======== Given data ========

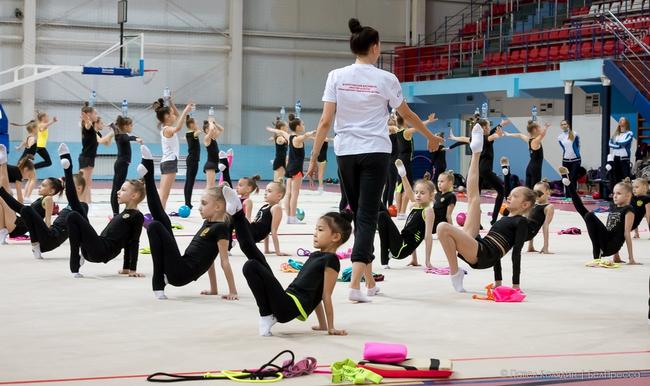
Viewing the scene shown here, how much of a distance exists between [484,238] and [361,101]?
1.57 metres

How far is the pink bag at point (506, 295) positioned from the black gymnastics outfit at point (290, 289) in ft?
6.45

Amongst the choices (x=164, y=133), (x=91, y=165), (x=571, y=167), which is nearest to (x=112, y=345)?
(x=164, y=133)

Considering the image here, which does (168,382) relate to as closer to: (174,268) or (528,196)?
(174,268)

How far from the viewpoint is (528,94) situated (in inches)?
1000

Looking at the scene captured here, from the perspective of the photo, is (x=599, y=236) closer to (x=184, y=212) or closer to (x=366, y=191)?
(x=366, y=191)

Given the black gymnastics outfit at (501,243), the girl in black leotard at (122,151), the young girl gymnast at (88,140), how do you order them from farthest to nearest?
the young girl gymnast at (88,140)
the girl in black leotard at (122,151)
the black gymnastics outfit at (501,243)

========
======== Given data ========

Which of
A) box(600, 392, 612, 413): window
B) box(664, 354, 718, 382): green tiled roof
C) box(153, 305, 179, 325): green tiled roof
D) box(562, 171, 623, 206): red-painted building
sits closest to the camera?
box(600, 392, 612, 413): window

========
======== Given data ========

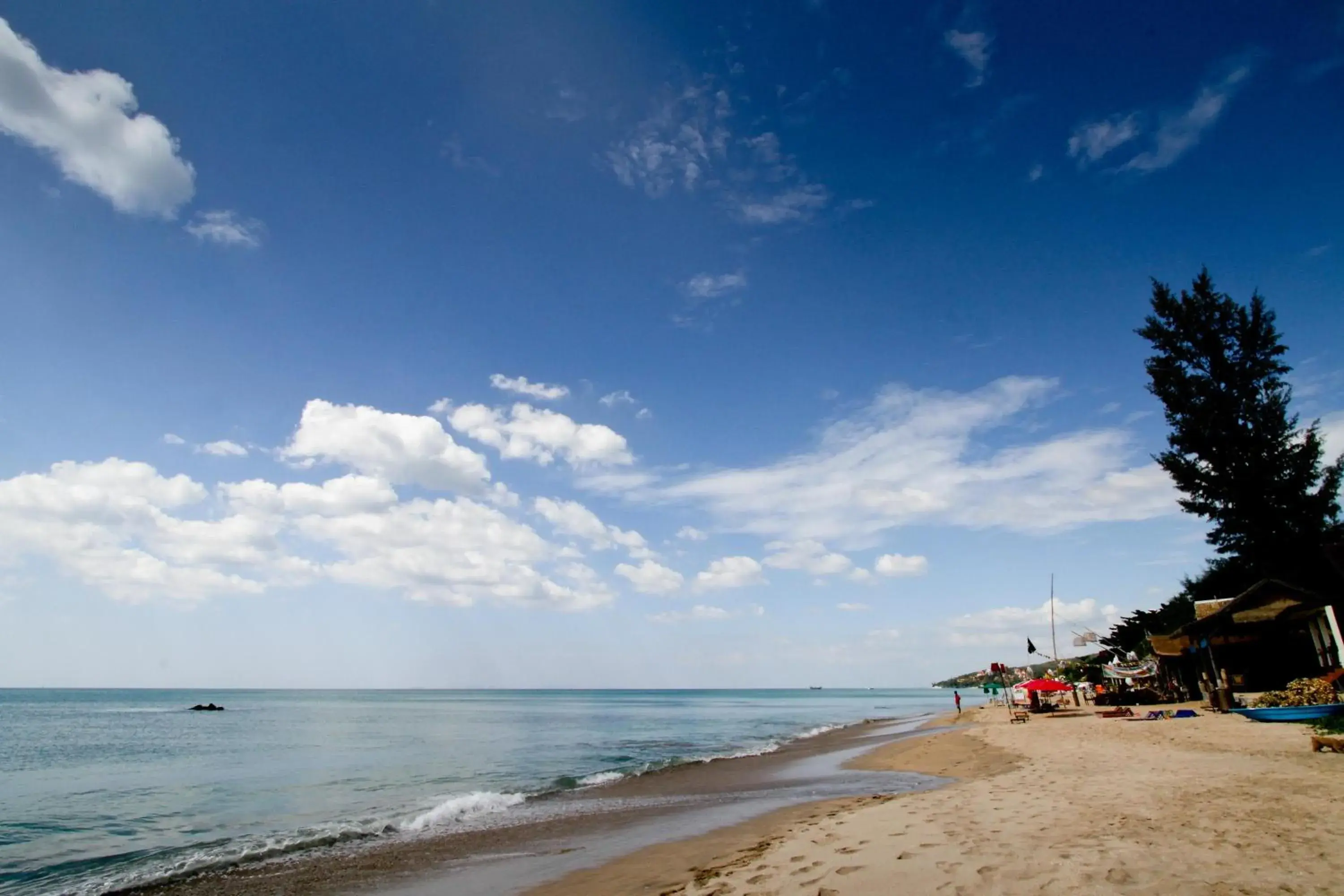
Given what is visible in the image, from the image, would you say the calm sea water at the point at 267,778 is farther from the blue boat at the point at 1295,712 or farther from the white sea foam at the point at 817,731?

========

Please list each line in the material above that contains the word "outfit", matching case exactly.

Response to the task -
How far is the pink bag at point (506, 295) positioned from the black gymnastics outfit at point (290, 289) in ft?
Given the black gymnastics outfit at (501,243), the girl in black leotard at (122,151), the young girl gymnast at (88,140), how do you order them from farthest to nearest?
the black gymnastics outfit at (501,243)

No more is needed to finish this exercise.